1984 fantasy novel by Charles de Lint

Moonheart is an urban fantasy novel by Canadian writer Charles de Lint. In the story,
Sara Kendell and Jamie Tamson, owners of an antique store,
enter the Otherworld, and have to team up with a wizard to rescue two different worlds. Meanwhile, she bonds with the Welsh bard Taliesin.

==Plot==
The story takes place in 1980s Ottawa, where Sara Kendell and Jamie Tamson, owners of an antique store, come into possession of a peculiar ring. At the same time Kieran Foy, a wizard of sorts, is searching for his missing mentor, Thomas Hengwr, while simultaneously eluding the newly formed Project Mindreach from the Royal Canadian Mounted Police. When Sara and Kieran run into each other and end up in "the other world", they find that there is much more to Sara and to Tamson House (Sara and Jamie's house the size of a city block) than previously known.

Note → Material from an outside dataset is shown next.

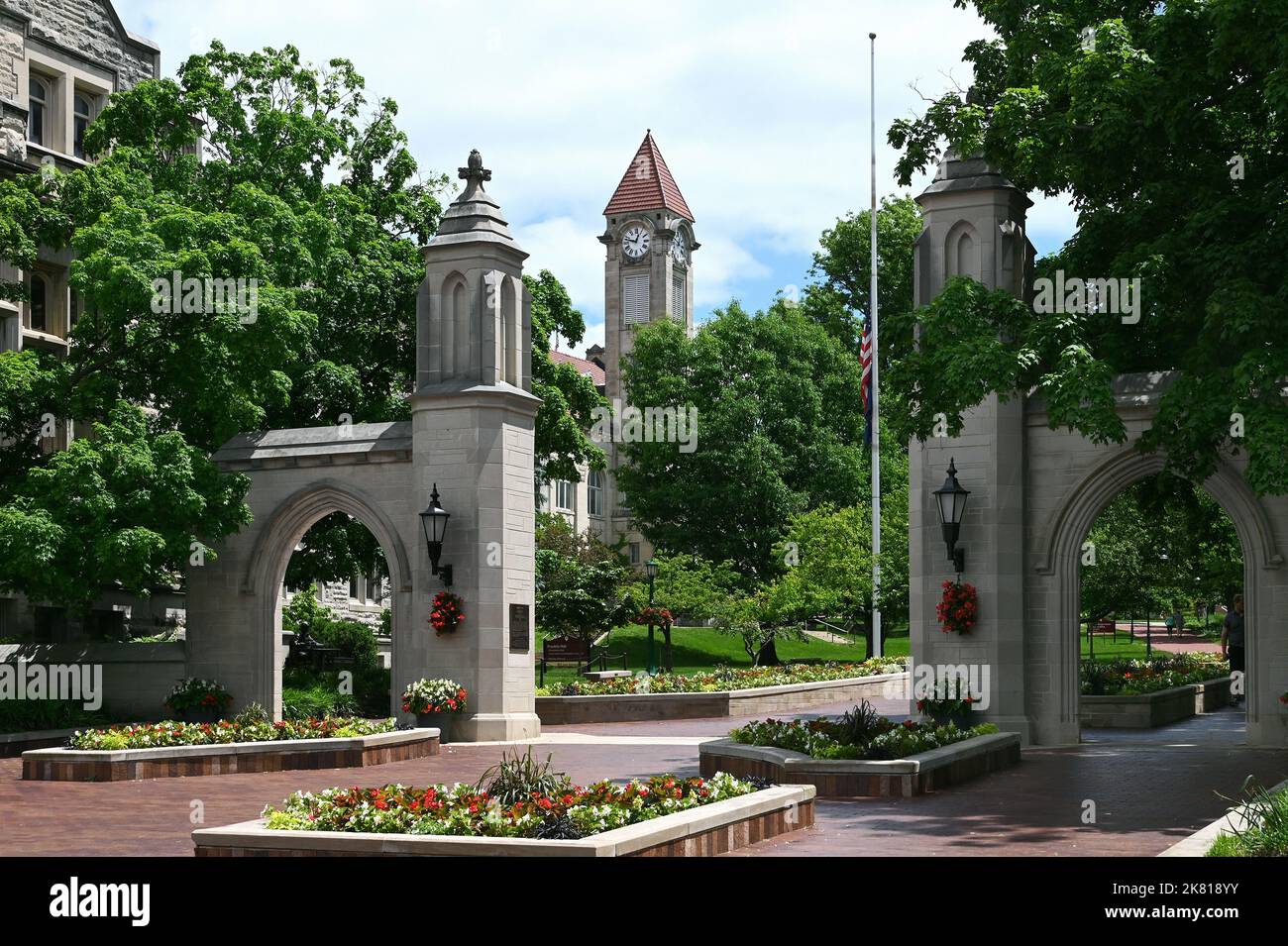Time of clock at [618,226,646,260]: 12:47
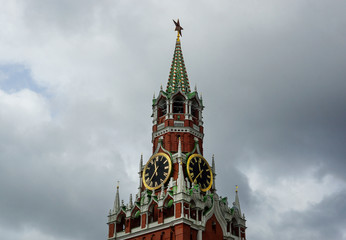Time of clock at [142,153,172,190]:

But when an ancient evil resurfaces and threatens to destroy both worlds (and all the people within), the officers, wizards, and Tamson House residents have to learn to work together to destroy the monster.

==Characters==
- Sara Kendell – A young woman who, along with her uncle Jamie, runs a store that sells all manner of old and curious items.
- Jamie Tamson (Jamie Tams, for short) – Sara's eccentric uncle, who maintains a keen interest in mythology and the occult.
- Taliesin – A Welsh bard, whom Sara meets and makes an immediate connection with.
- Thomas Hengwr – Kieran's missing mentor.
- Blue – A biker.
- Tucker – A member of a secret Royal Canadian Mounted Police unit that is investigating paranormal phenomena.
- Kieran Foy – A folk singer who happens to be Thomas Hengwr's apprentice.
- Pukwudji – A trickster imp who befriends Sara.
- Tamson House – While it is a house, it has an essence about it and its own spirit, and therefore merits being called a character.

==Reception==
In Issue 31 of Abyss, Dave Nalle noted, "Beneath the familiar surface oif this novel are ideas and combinations of ideas which make it newer and more exciting than anything else published of late ... [it] has the diverse threads and characters which support it tied together nicely by consistent and ongoing action." Nalle did point out some issues with the book, namely that it was not long enough to properly resolve the plot, and that "de Lint's tendency to present a rather flattering portrait of mythical characters whose personalities are mixed at best is a bit trying." Despite these problems, Nalle concluded, "Moonheart is strikingly versatile and enjoyable, and I recommend it with few reservations."

==Reviews==
- Review by Michael M. Levy (1985) in Fantasy Review, January 1985
- Review by John C. Bunnell (1985) in Dragon Magazine, April 1985
- Review by John C. Bunnell (1985) in Dragon Magazine, May 1985
- Review by Wendy Bradley (1990) in Interzone, August 1990
- Review by David Mitchell (1990) in Vector 157
- Review by Terry Broome (1990) in Paperback Inferno, #87
- Review by Colin Steele (1992) in SF Commentary, #71/72

==Awards and nominations==
- 1985, IAFA William L. Crawford Fantasy Award winner.
- 1985, Mythopoeic Awards, shortlist.
- 1985, Locus Award, Fantasy Novel category, 21st place.